US President Joe Biden recently brought the leaders of allies Japan and South Korea to Camp David to discuss how to contain China and counter Russia’s influence. Meanwhile, leaders from the Brics countries – Brazil, Russia, India, China, and South Africa – gathered in Johannesburg to criticise the West’s dominance over the international institutions established after World War II. It was enough to give Cold War historians déjà vu.
The West’s main adversary today is China, not the Soviet Union, and the Brics is no Warsaw Pact. But with the world entering a period of uncertainty following the demise of the post-Cold War order, the parallels are sufficient to convince many to turn to pre-1989 conceptual models to gain insight into what might come next. This includes the US and China, though each is betting on a different model.
Between the end of WWII and the fall of the Berlin Wall, the two main forces defining the international order were ideological conflict, which split the world into two camps, and the quest for independence, which led to the proliferation of states, from 50 in 1945 to over 150 in 1989-1991. While the two forces interacted, ideological conflict was dominant: struggles for independence often morphed into proxy wars, and countries were forced either to join a bloc or define themselves by their “non-alignment.”
The US seems to think a similar dynamic will dominate this time around. Faced with its first peer competitor since the fall of the Soviet Union, the US has sought to rally its allies behind a strategy of “decoupling” and “de-risking” – essentially an economic version of the Cold War policy of containment.
Whereas the US may be expecting Cold War II, shaped primarily by ideological polarisation, China seems to be betting on global fragmentation. Yes, it has tried to offer non-Western countries an alternative to Western-dominated institutions such as the G7 or the International Monetary Fund. But, in China’s view, the quest for sovereignty and independence is fundamentally incompatible with the formation of Cold War-style blocs.
Instead, China expects a multipolar world. While China cannot win a battle against a US-led bloc, President Xi Jinping seems convinced that it can take its place as a great power in a fragmented global order.

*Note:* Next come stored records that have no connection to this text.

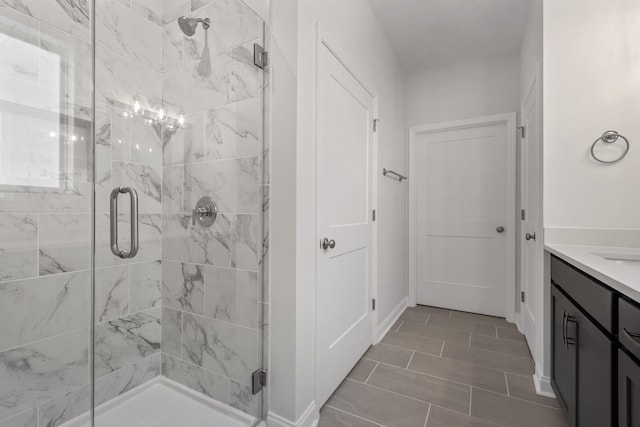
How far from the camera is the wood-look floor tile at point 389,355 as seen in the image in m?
2.11

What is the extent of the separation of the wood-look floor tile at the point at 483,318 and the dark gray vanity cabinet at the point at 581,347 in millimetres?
1270

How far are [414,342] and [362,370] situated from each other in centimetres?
62

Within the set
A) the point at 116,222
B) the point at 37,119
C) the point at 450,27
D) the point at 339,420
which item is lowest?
the point at 339,420

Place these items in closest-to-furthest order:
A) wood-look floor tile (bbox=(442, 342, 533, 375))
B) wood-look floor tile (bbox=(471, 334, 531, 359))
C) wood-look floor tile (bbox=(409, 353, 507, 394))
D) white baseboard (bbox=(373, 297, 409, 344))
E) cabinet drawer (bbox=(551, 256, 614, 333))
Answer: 1. cabinet drawer (bbox=(551, 256, 614, 333))
2. wood-look floor tile (bbox=(409, 353, 507, 394))
3. wood-look floor tile (bbox=(442, 342, 533, 375))
4. wood-look floor tile (bbox=(471, 334, 531, 359))
5. white baseboard (bbox=(373, 297, 409, 344))

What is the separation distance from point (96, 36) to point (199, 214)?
2.95 ft

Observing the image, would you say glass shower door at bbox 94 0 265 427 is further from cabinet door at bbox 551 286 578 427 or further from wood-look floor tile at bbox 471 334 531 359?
wood-look floor tile at bbox 471 334 531 359

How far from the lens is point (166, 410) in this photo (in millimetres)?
1475

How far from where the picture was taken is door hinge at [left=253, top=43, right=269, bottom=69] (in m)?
1.45

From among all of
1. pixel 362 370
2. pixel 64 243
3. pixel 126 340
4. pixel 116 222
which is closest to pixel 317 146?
pixel 116 222

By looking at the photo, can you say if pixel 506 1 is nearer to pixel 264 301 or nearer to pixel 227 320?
pixel 264 301

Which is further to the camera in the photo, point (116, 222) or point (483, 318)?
point (483, 318)

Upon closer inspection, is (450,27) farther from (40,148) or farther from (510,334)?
(40,148)

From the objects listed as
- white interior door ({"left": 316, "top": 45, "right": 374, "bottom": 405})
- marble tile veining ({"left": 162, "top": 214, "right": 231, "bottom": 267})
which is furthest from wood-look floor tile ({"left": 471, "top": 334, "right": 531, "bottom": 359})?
marble tile veining ({"left": 162, "top": 214, "right": 231, "bottom": 267})

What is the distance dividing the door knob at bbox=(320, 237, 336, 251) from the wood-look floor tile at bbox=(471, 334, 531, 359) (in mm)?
1559
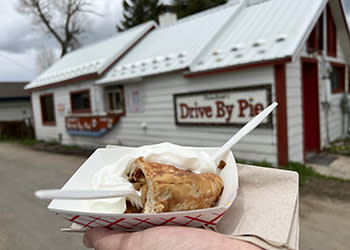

Even America’s closest allies are not immune from the trend toward fragmentation, despite US leaders’ best efforts. Consider the recent Camp David summit. Though some media were quick to herald a “new cold war,” the participants’ interests diverged in several ways.
South Korea’s main focus remains North Korea, and the intelligence-sharing agreements and nuclear consultations announced after the summit were as much about signalling their resolve to push back against North Korean dictator Kim Jong-un’s regime as they were about countering China. Japan, for its part, is eager to avoid strategic escalation over Taiwan – a development that would threaten its economic model, which depends significantly on trade with China. And both South Korea and Japan are unhappy with the zeal with which America is pursuing its de-risking strategy.
The picture that emerges is of a world in which the superpowers lack sufficient economic, military, or ideological clout to force the rest of the world – in particular, the increasingly confident “middle powers” – to pick a side.
Contrary to how it may appear to many, not least in the US, the new cold war seems to be based not on the old logic of polarisation, but on a new logic of fragmentation. Judging by the growth of the Brics, there is no shortage of countries that find that new logic enticing.